- Aim of the exercise: The listing below holds pictures; exclude them. Return exactly the lines from the one with "Pile Engineering" through the one with "12-2607 Kendal Ave, Cumberland, BC, V0R1S0".

- Given entries:

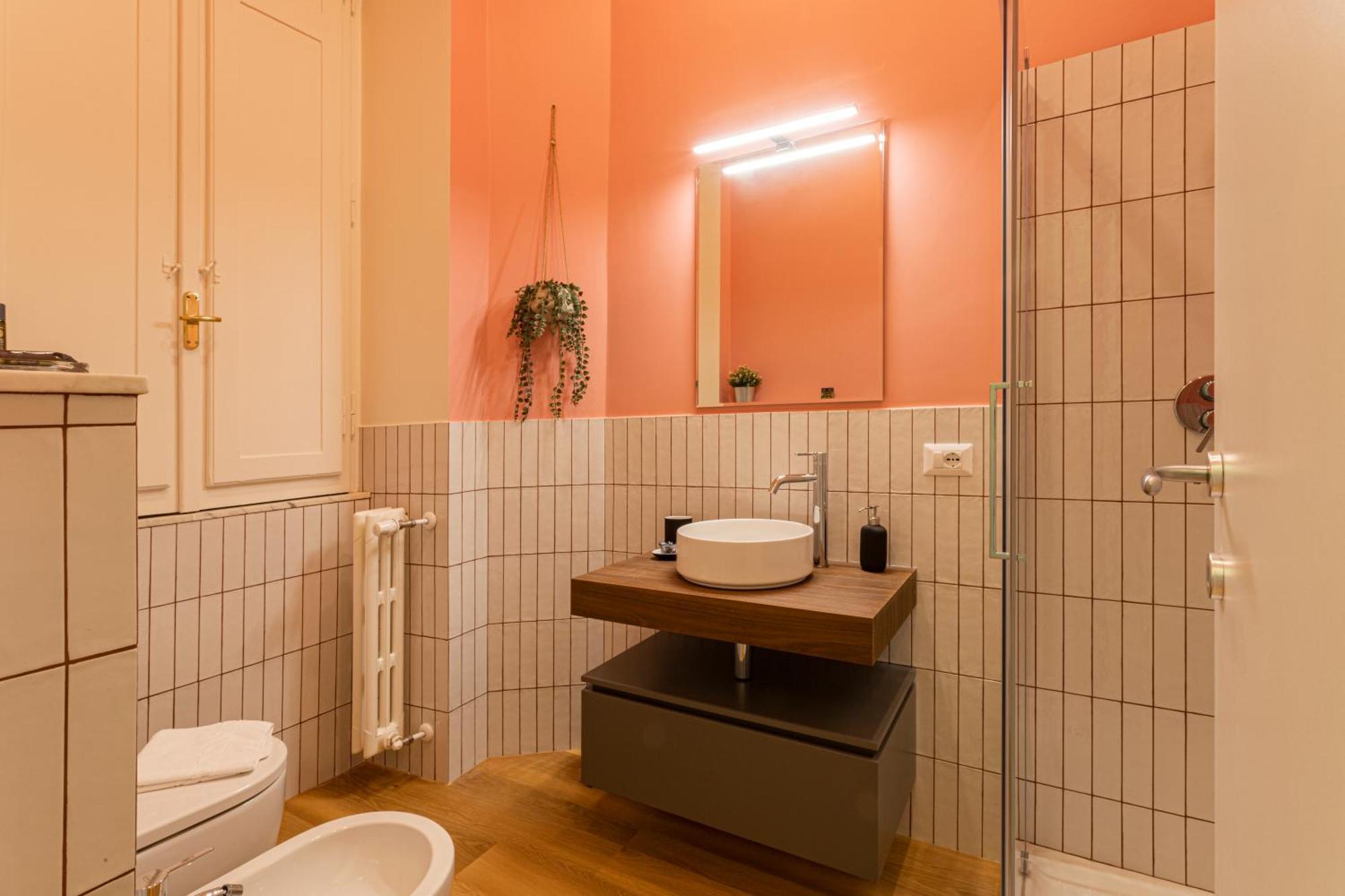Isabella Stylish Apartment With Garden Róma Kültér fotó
---
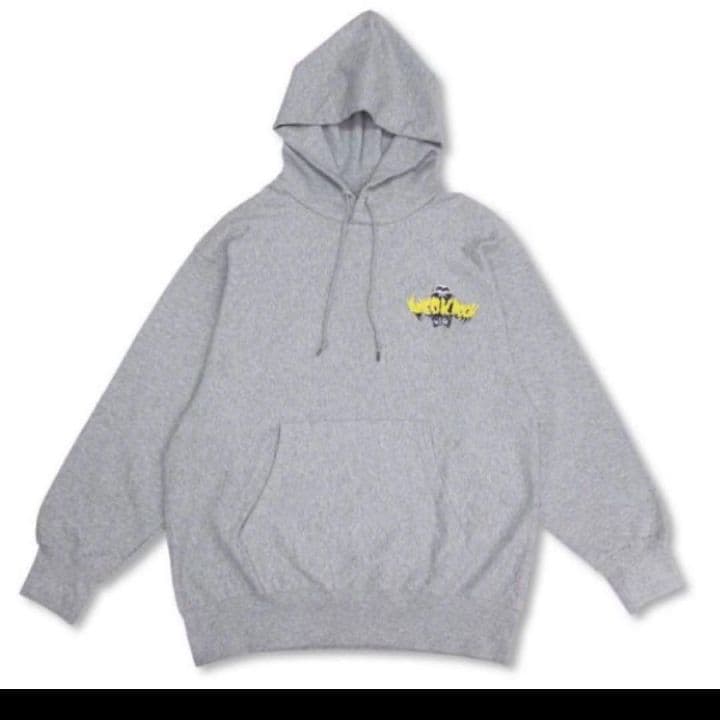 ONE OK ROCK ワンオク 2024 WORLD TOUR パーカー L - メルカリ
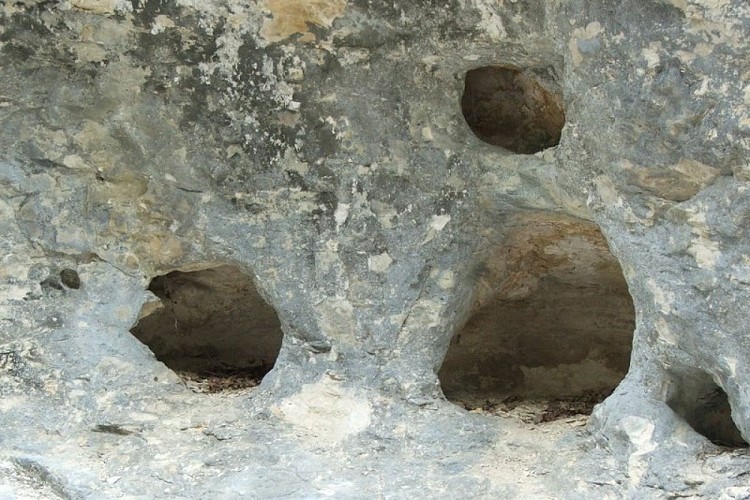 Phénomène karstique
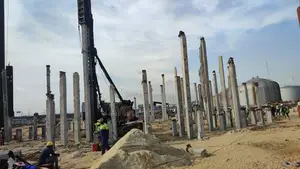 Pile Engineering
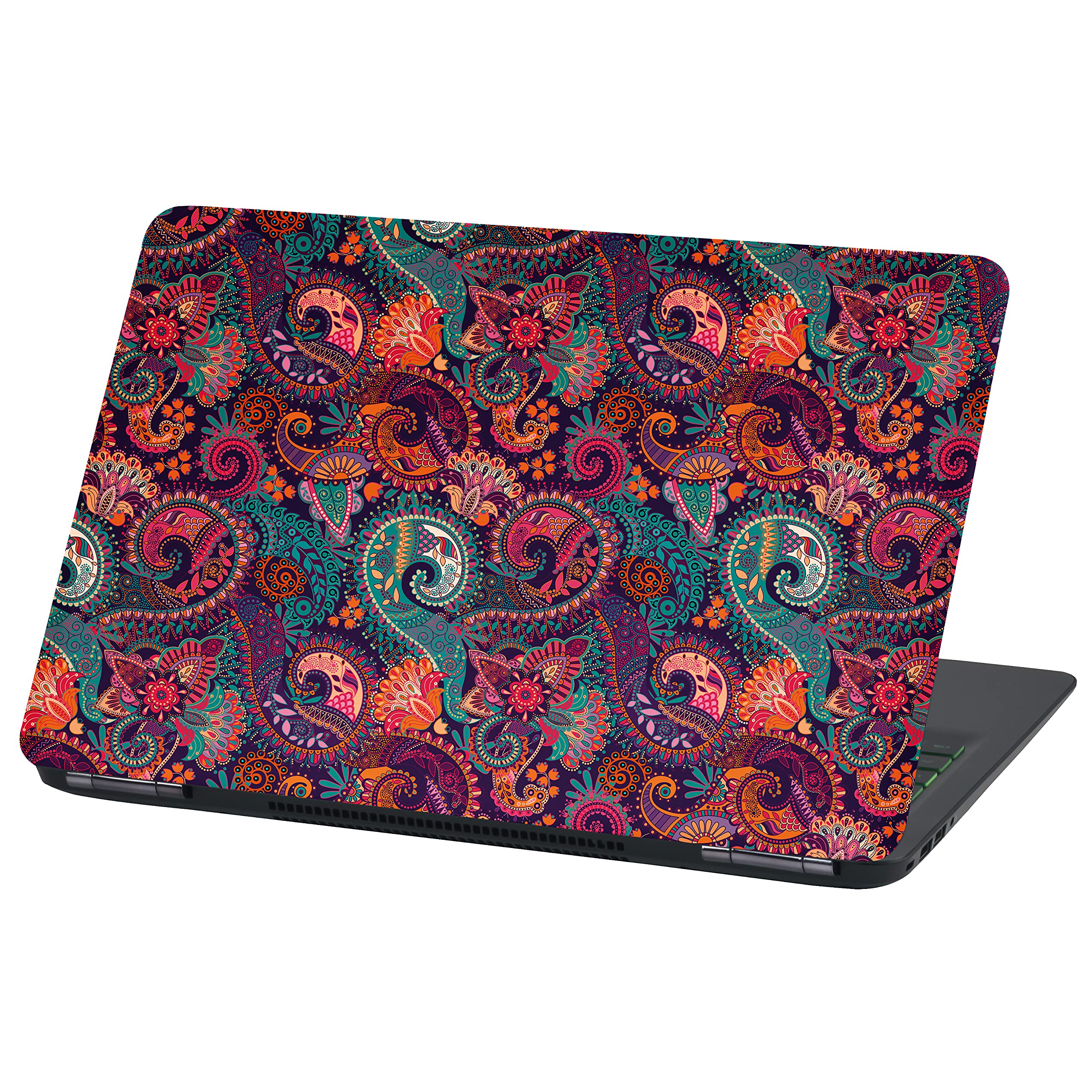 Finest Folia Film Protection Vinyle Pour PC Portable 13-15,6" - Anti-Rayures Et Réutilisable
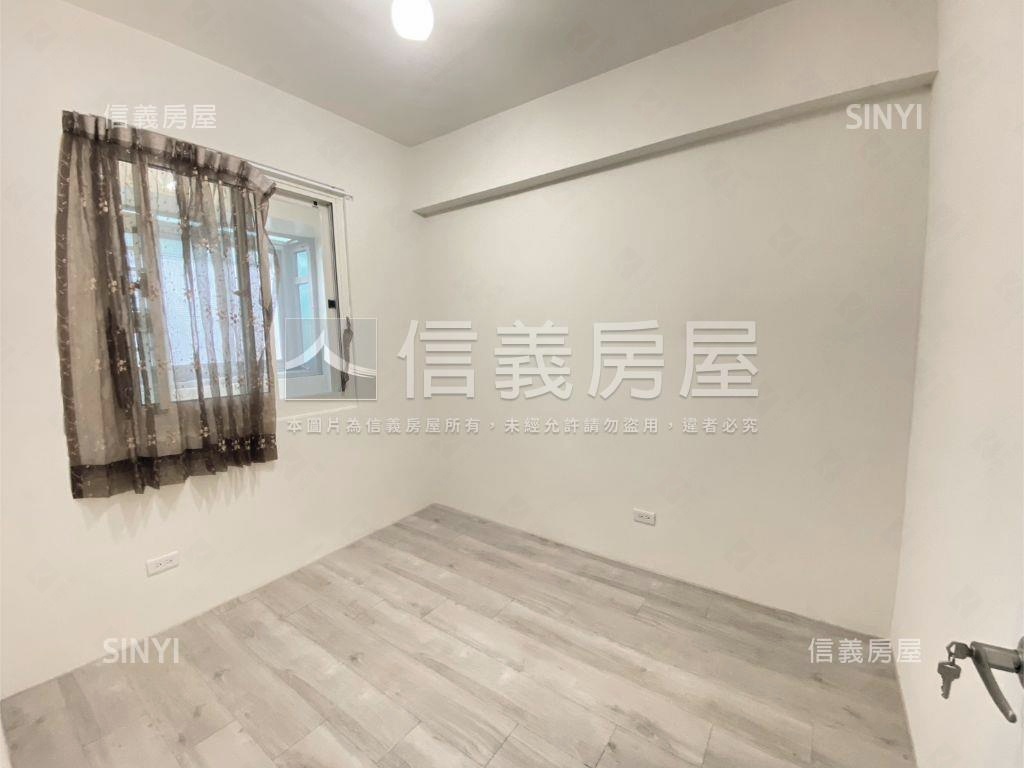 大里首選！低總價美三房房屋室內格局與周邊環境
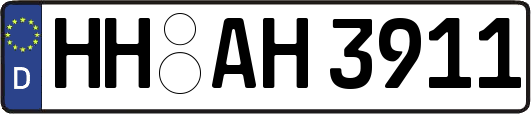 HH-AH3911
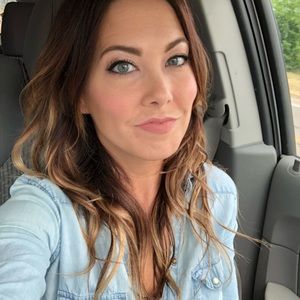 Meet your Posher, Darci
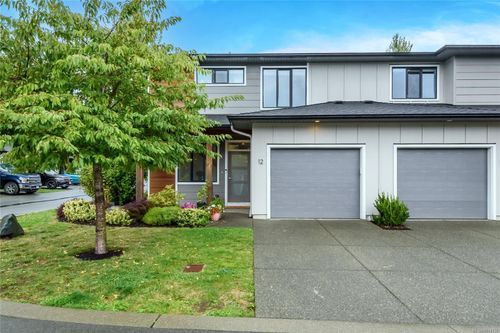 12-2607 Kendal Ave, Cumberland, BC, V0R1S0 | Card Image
* * *
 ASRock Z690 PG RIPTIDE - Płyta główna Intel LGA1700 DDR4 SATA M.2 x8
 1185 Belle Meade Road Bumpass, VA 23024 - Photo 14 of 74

- Result of the exercise:
 Pile Engineering
 Finest Folia Film Protection Vinyle Pour PC Portable 13-15,6" - Anti-Rayures Et Réutilisable
 大里首選！低總價美三房房屋室內格局與周邊環境
 HH-AH3911
 Meet your Posher, Darci
 12-2607 Kendal Ave, Cumberland, BC, V0R1S0 | Card Image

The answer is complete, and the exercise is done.